I raise my head from the page, turning to look out into the garden through the open half of the stable door, and there, in the dappled shade of the lemon tree, is my husband with our three treasures. The truffles. Our triplets. My little tribe.

I imagine that maybe Tallulah couldn’t decide whom she wanted to play with the most, so she brought both beloved brothers along. Of course, being children and not remote-controlled fantasies, they came with their own distinct and perfect personalities.

Sometimes when my little girl gazes at us with her penetrating, curious stare, raising her right eyebrow in amusement, my mother goes quite cold, because it is my father’s gaze. Other days, I watch Tallulah clanking down the road wearing a green velvet ball gown, pink hat and Pnina’s green Manolo Blahnik stilettos.
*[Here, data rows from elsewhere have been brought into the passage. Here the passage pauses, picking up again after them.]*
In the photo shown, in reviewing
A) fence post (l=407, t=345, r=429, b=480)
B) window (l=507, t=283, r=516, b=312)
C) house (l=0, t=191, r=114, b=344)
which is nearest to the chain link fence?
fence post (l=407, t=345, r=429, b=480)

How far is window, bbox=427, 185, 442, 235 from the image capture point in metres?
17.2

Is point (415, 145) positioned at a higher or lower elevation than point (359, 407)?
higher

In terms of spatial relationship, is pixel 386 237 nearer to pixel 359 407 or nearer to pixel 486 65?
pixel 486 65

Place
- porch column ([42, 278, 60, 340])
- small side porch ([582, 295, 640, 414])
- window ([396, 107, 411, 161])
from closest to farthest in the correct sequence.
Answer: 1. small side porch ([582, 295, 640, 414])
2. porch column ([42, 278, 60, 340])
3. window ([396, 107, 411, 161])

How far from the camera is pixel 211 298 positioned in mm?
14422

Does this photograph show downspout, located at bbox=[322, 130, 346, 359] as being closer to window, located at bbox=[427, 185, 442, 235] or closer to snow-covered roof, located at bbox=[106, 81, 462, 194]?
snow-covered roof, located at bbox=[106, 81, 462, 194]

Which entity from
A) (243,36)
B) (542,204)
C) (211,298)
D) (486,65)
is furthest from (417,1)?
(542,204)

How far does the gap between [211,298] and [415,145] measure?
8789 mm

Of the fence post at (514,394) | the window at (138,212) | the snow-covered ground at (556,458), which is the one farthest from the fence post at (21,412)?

Then I think, dear God, I’ve given birth to my sister, all glamorous and stylish.

And sometimes, when Gidon Greg, my big boy, shrieks with excitement, wriggles with joy, laughs for no apparent reason, gets lost in a reverie listening to Pachelbel’s Canon while studying dinosaur books, when he invites me into the fantasy world where he spends so much time, a world inhabited by dragons and fantasy ‘brothers’, he reminds me of the glorious magnificence of his late uncle’s craziness, the much-missed, much-loved Greg.
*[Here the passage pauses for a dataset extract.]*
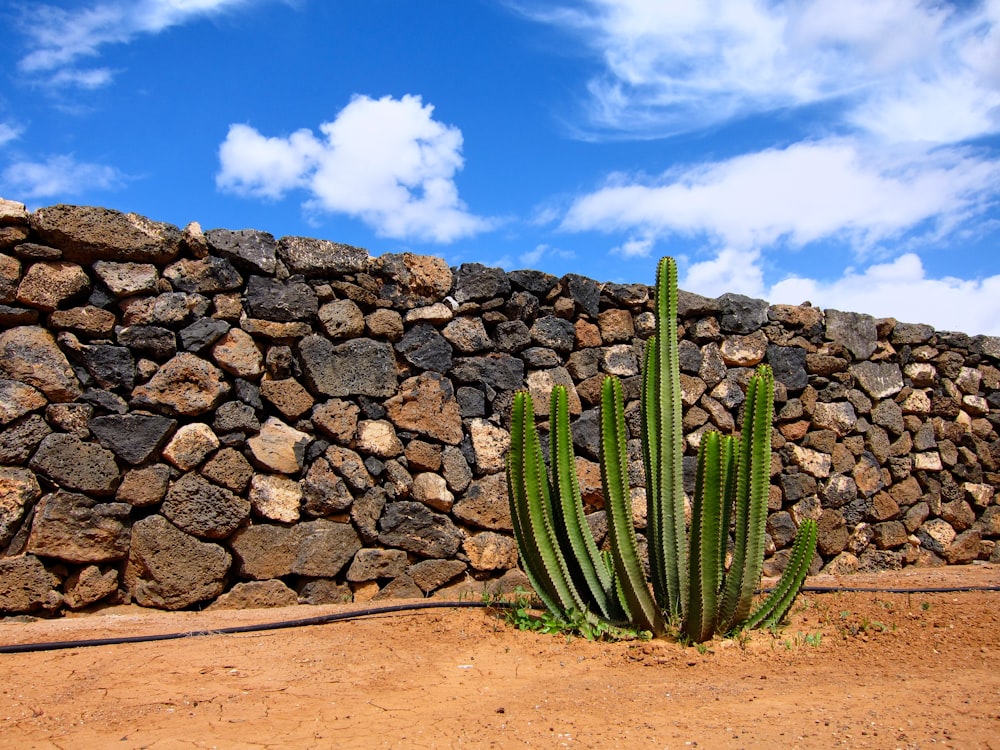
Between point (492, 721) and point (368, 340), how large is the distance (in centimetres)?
299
The littlest baby, Samuel Jacob, the last one to come out of my tummy, is dark and brooding. Quite an eccentric little magnet, he seems to provoke adoration from the most unlikely sources. His hair is coiled into black spirals like the night sky in Van Gogh’s Starry Night. He has a wicked sense of humour, and his black eyes have the same gentle allure as his father’s.

I’ve come to think that we reincarnate in the lives of our children. We, or aspects of each of us, are carried through time on this earth in our children and our children’s children. Mind you, they are who they are today, but they may change completely by next week. However, I doubt that they will ever be anything other than perfect.
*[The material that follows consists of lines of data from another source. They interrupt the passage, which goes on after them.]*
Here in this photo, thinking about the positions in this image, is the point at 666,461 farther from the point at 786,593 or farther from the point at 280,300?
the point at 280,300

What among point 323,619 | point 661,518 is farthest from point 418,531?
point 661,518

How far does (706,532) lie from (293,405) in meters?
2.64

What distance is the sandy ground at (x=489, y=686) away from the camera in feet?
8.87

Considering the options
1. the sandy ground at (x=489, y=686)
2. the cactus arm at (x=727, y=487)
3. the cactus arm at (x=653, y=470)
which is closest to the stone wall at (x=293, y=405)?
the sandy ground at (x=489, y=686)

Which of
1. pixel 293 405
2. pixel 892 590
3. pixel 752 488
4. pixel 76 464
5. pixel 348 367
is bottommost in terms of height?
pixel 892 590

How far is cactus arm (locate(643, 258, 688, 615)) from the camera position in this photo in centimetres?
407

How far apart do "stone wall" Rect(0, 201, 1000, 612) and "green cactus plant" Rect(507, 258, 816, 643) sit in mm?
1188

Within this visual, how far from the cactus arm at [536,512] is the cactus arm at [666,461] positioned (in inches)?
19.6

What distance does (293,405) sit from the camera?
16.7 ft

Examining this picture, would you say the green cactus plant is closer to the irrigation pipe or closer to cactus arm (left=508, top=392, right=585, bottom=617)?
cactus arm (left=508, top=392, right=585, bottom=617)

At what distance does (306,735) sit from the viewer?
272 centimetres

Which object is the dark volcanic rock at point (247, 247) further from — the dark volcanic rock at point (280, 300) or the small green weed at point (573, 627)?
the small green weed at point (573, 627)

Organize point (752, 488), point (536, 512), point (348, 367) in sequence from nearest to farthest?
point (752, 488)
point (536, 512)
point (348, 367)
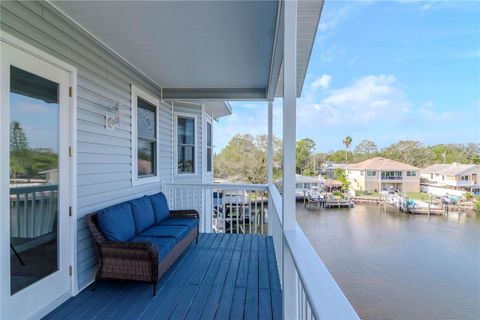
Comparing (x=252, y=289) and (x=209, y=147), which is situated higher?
(x=209, y=147)

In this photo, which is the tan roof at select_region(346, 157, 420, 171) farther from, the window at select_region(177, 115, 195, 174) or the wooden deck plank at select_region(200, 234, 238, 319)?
the window at select_region(177, 115, 195, 174)

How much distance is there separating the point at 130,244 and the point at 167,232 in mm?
757

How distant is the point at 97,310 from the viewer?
7.53ft

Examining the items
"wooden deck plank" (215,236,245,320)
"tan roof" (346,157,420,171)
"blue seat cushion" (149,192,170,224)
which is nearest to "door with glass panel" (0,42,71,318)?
"blue seat cushion" (149,192,170,224)

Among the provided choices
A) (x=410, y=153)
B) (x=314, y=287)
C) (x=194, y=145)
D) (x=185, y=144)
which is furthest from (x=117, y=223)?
(x=410, y=153)

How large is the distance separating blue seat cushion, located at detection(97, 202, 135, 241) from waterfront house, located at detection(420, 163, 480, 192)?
5205 millimetres

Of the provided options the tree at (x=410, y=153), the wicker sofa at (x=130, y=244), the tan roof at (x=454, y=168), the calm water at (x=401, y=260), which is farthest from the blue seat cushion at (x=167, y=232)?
the tree at (x=410, y=153)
What delights and astonishes me is that we don’t merely live to tell the tale. We live to watch movies, gossip with girlfriends, spend mornings gardening and afternoons gazing out at the ocean as white sails cruise languidly by. We live to love and laugh and cry and reproduce and read and write and make love and eat popcorn and drink green tea and sit as families around Georgian dining-room tables. To light candles and thank whatever gods may be out there for our unconquerable souls, and to bask in the great glow of faith.